» **EXCERPTED RECORDS**
>>>

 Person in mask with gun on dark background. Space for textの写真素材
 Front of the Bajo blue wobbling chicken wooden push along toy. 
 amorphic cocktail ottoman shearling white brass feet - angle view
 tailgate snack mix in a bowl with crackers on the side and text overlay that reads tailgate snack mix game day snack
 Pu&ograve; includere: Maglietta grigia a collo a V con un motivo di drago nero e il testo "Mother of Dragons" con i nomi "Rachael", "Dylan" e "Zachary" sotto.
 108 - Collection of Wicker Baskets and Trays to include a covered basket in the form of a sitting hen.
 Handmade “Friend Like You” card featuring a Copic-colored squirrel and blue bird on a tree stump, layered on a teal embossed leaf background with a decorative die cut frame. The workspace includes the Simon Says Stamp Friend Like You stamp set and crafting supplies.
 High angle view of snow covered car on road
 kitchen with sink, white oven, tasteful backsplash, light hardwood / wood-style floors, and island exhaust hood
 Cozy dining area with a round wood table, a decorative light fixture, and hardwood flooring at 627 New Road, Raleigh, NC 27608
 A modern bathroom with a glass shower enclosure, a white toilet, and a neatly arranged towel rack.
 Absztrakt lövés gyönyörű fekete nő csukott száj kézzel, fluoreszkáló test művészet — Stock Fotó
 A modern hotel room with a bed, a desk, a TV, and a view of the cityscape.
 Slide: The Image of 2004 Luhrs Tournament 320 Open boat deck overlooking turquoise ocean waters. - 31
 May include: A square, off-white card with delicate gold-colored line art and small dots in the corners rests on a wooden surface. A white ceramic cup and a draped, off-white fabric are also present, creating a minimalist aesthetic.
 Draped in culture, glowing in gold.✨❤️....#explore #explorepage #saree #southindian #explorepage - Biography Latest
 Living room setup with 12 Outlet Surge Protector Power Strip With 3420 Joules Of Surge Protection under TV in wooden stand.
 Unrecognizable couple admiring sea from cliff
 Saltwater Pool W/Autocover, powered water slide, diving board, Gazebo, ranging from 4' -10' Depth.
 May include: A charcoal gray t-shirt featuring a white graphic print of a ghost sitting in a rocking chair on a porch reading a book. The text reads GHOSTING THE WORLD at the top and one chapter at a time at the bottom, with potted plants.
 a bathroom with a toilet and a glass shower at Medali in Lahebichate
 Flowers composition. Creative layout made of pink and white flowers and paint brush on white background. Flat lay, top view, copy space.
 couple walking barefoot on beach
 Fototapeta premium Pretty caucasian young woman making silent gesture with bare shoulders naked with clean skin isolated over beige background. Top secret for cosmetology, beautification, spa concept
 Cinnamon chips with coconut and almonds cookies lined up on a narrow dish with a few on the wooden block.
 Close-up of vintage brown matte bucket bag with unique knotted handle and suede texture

<<<

» **TASK REQUIREMENTS**
Go to the line in the material above that contains "Flowers composition. Creative" and copy exactly from there through the line that contains "couple walking barefoot on beach", stopping after it.

» **TASK SOLUTION**
 Flowers composition. Creative layout made of pink and white flowers and paint brush on white background. Flat lay, top view, copy space.
 couple walking barefoot on beach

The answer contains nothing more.